(Caption-style text data)
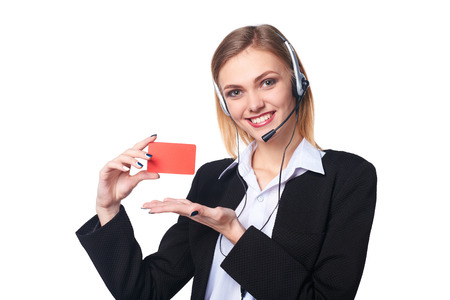 blank center: Friendly female helpline operator showing blank credit card over white background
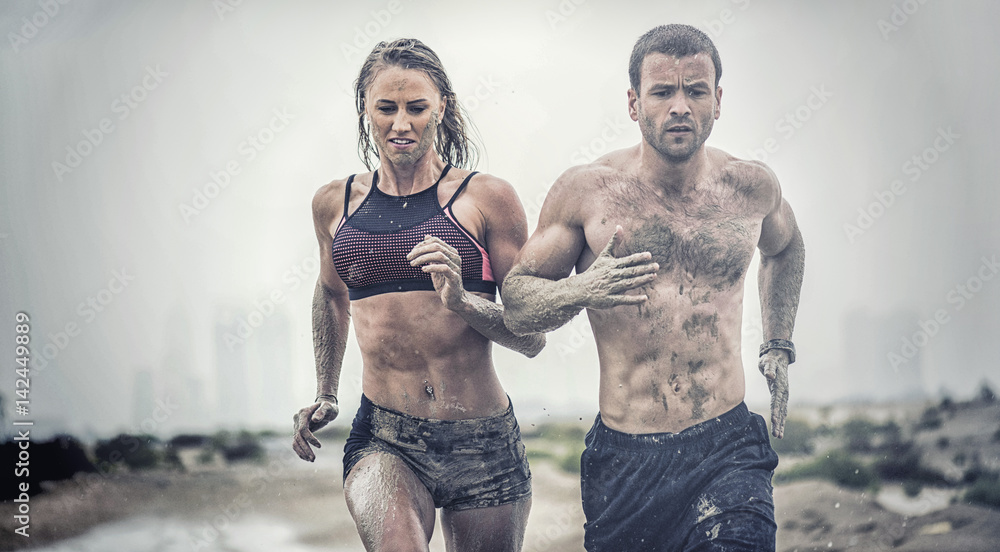 Fototapety, obrazy: Muscular male and female athlete covered in mud running down a rough terrain with a desert background in an extreme sport race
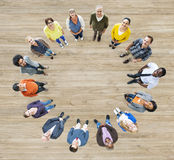 Diverse Multiethnic Colorful People Forming a Circle Stock Photos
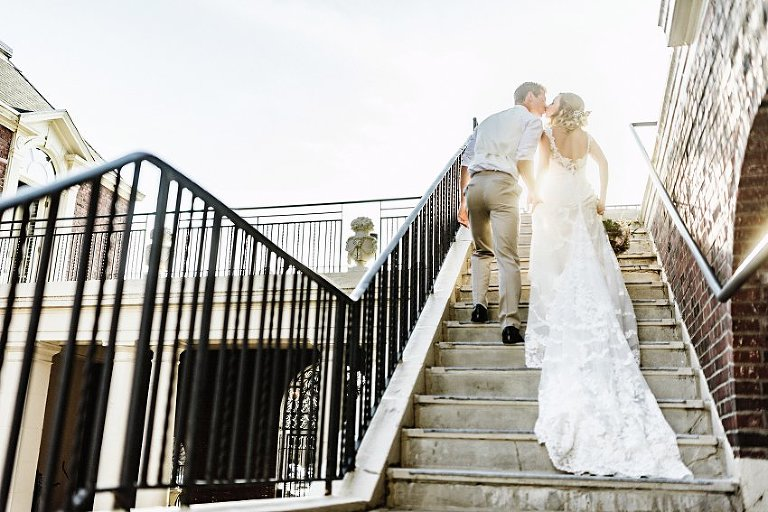 bride and groom exiting up the stairs into the sun while kissing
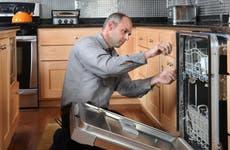 A technician fixing an appliance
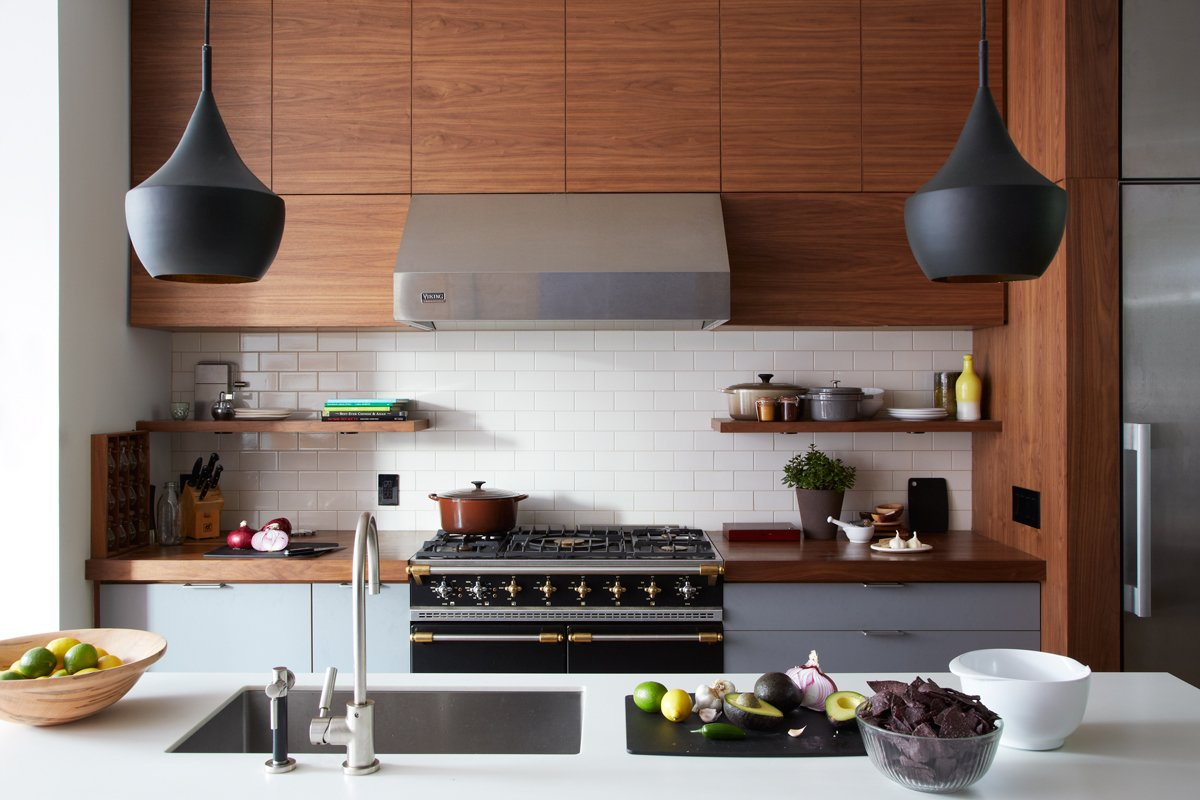 """Kitchen, Refrigerator, Wall Oven, Cooktops, Range, Engineered Quartz Counter, Wood Counter, Wood Cabinet, Ceramic Tile Backsplashe, Range Hood, Subway Tile Backsplashe, Accent Lighting, Pendant Lighting, and Drop In Sink Don't dismiss the kitchen as a modern day parlor. Sarrah Khan of Agencie Architecture & Engineering says, """" Kitchens are modern parlor rooms. In today's homes, kitchens serve a double function of both cooking and entertaining zones.""""  Photo 1 of 17 in What's the Most Overlooked Feature When Planning a Kitchen Renovation? from Williamsburg Rowhouse"""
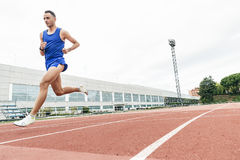 Attractive man Track Athlete Running On Track. Royalty Free Stock Images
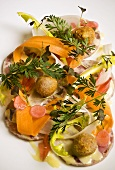Pork roulade with mustard sauce, dandelion and carrots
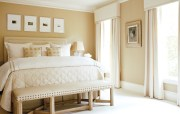 """""""The bedroom had low ceilings so, to make the space feel roomier, we used a soft mushroom color on the walls,"""" says Howard, """"Then we used ivory curtains and carpeting to soften and expand the space."""" Plush bedding in luxurious fabrics adds to the room's sumptuous feel."""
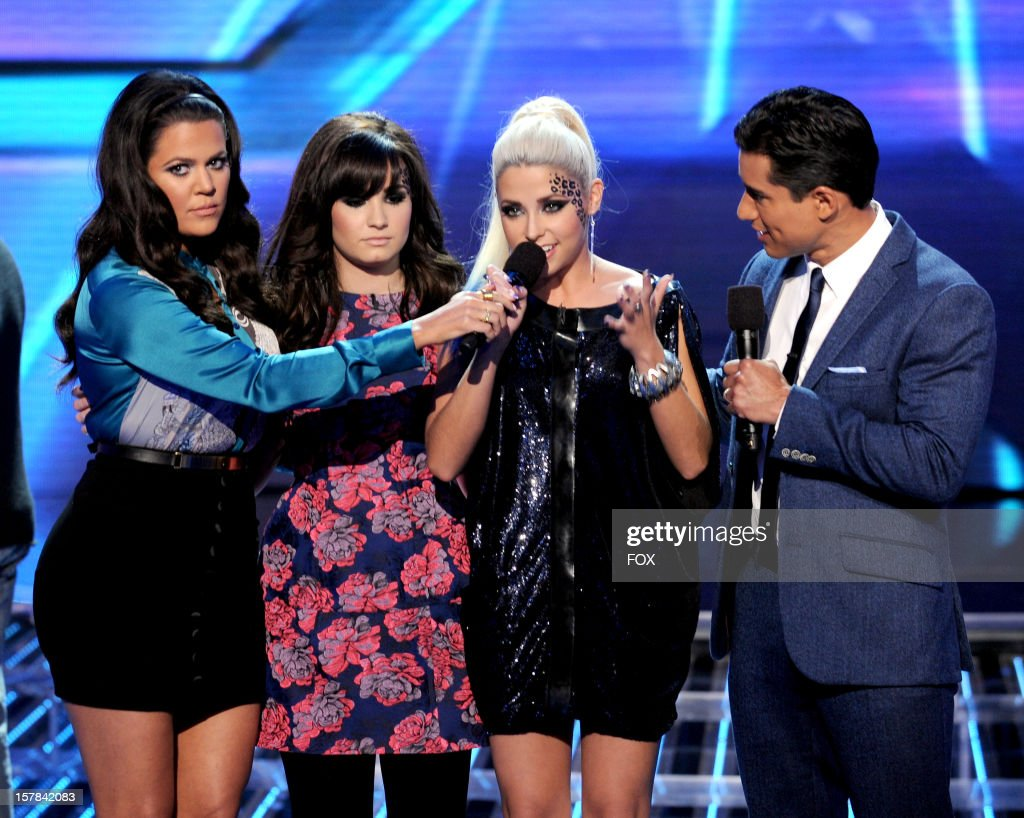 Host Khloe Kardashian judge Demi Lovato eliminated contestant CeCe Frey and host Mario Lopez onstage at FOX's 'The X Factor' Season 2 Top 6 to 4 Live...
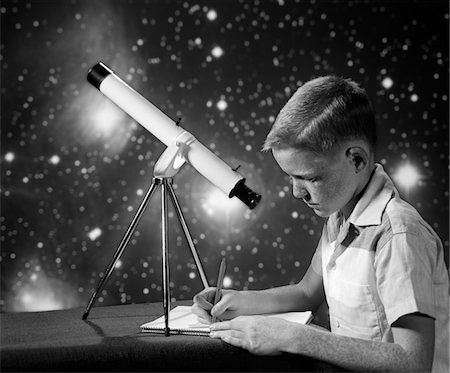 1960s BOY SITTING AT TABLE WITH TELESCOPE & STARS IN BACKGROUND WRITING IN NOTEBOOK Stock Photo - Rights-Managed, Code: 846-05646056
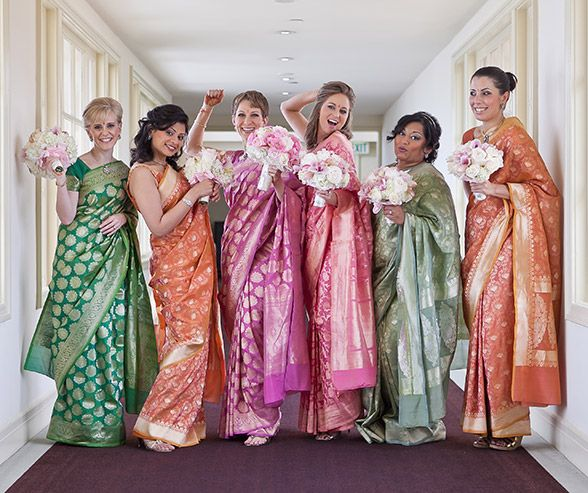 The bridesmaids donned colorful saris in shades complimemtary to the wedding palette.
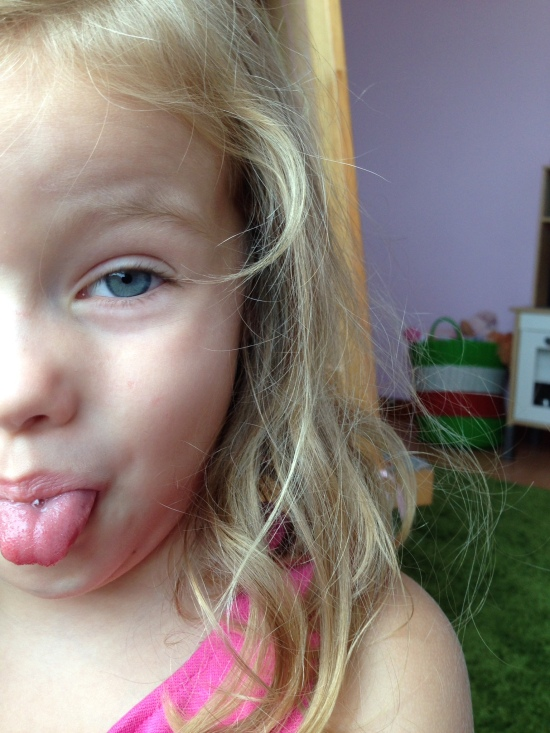 "Petra (who just turned 5) snagged her Mom's cell phone and took a selfie following ""Stinky Feet"" Grampa's example."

- Exercise -
The answer must be the lines above from the one containing "Cooktops, Range, Engineered" through the one containing "Pork roulade with", reproduced exactly, with no pictures and nothing else.

- Response -
 """Kitchen, Refrigerator, Wall Oven, Cooktops, Range, Engineered Quartz Counter, Wood Counter, Wood Cabinet, Ceramic Tile Backsplashe, Range Hood, Subway Tile Backsplashe, Accent Lighting, Pendant Lighting, and Drop In Sink Don't dismiss the kitchen as a modern day parlor. Sarrah Khan of Agencie Architecture & Engineering says, """" Kitchens are modern parlor rooms. In today's homes, kitchens serve a double function of both cooking and entertaining zones.""""  Photo 1 of 17 in What's the Most Overlooked Feature When Planning a Kitchen Renovation? from Williamsburg Rowhouse"""
 Attractive man Track Athlete Running On Track. Royalty Free Stock Images
Pork roulade with mustard sauce, dandelion and carrots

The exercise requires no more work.